Text to read:
__________

Packing around 30 to 50 pounds of gear is tough for a day. Doing it for two or more days, fatigue quickly becomes an issue if you aren’t prepared. Don’t wait for your long trek to see what your body can endure. Start challenging yourself today. Hit the gym and spend lots of time on the stair climber. Then, ask a trainer for help learning exercises that strengthen your core and your legs. You’ll need this in order to build up both strength and endurance.

On the other hand, be cautious. If you’re the bodybuilding type, you may be used to focusing on getting your gains at the gym. Now is not the time for that. If anything, consider trimming down a bit. It may help to focus on a workout routine designed for endurance athletes.

3. Take Special Care of Your Feet

It’s one thing to have to nurse a blister after a day of hiking. It’s a special kind of hell to deal with blisters and sore feet in the middle of a national park miles and miles away from civilization. Next to your brain, your feet are the most important body part when it comes to hiking. Take care of them.

__________

Collection entries:

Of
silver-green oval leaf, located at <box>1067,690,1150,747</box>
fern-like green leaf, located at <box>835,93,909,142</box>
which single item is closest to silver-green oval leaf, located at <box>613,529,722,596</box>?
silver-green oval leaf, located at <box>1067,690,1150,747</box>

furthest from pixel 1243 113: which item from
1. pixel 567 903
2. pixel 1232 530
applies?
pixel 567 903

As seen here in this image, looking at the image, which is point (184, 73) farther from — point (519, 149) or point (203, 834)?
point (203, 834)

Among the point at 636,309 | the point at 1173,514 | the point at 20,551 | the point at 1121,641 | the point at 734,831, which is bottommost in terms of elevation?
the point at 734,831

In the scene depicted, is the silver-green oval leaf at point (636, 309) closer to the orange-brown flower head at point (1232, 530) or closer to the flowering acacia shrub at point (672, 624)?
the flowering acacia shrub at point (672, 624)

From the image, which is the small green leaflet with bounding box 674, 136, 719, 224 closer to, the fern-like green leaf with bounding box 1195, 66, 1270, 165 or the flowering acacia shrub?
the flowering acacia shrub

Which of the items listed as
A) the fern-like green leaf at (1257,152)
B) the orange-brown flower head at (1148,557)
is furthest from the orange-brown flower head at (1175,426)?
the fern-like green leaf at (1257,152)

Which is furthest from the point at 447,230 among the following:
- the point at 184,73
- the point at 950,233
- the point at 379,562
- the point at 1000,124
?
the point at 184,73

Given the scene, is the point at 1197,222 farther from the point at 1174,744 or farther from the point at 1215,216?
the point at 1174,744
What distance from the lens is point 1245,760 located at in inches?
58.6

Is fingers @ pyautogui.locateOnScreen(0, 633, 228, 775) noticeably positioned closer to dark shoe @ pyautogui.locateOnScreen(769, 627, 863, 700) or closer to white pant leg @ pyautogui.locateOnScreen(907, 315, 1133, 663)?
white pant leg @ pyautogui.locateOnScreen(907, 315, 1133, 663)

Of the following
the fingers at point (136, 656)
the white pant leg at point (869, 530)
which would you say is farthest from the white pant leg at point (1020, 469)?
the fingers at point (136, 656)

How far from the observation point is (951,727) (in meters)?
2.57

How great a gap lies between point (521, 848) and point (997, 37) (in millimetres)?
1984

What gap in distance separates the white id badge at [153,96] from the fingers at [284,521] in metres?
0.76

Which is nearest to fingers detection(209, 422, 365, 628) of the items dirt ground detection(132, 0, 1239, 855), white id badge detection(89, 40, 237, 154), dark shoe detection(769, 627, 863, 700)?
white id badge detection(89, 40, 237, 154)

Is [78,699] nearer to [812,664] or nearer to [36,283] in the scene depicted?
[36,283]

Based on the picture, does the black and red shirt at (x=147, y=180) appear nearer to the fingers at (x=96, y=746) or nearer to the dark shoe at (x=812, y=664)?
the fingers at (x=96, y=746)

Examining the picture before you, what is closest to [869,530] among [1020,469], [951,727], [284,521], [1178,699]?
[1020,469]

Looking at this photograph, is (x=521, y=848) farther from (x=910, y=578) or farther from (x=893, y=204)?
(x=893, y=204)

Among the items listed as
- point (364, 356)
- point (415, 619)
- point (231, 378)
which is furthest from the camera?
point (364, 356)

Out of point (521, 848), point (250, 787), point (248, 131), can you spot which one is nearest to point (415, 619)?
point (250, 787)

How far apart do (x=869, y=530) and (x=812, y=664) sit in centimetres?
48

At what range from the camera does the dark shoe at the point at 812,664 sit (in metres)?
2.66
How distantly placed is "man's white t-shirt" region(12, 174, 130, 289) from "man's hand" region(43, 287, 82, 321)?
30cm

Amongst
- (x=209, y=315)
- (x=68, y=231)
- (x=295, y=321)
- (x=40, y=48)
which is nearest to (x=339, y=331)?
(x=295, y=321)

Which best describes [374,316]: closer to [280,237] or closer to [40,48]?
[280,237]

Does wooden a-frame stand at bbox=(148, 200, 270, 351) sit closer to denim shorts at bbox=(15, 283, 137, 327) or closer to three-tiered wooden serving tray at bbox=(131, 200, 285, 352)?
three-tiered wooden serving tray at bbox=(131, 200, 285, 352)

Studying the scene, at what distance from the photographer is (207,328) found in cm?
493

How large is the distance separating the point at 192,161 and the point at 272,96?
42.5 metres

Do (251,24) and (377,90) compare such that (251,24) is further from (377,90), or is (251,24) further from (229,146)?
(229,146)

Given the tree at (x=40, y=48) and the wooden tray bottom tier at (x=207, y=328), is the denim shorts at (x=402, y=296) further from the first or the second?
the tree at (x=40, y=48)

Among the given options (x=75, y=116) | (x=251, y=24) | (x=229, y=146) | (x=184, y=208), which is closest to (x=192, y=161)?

__________

Written instruction 1: Shorten the paragraph in the hiking text that starts "On the other hand, be cautious" while keeping its main facts.
Written instruction 2: From the hiking text, return the passage that begins at the words "On the other" and stops after "care of them.", copied without changes.

Final answer 1: Be cautious: if you're used to bodybuilding and chasing gym gains, now isn't the time for that. Consider trimming down a bit, and try a workout routine designed for endurance athletes.

Final answer 2:
On the other hand, be cautious. If you’re the bodybuilding type, you may be used to focusing on getting your gains at the gym. Now is not the time for that. If anything, consider trimming down a bit. It may help to focus on a workout routine designed for endurance athletes.

3. Take Special Care of Your Feet

It’s one thing to have to nurse a blister after a day of hiking. It’s a special kind of hell to deal with blisters and sore feet in the middle of a national park miles and miles away from civilization. Next to your brain, your feet are the most important body part when it comes to hiking. Take care of them.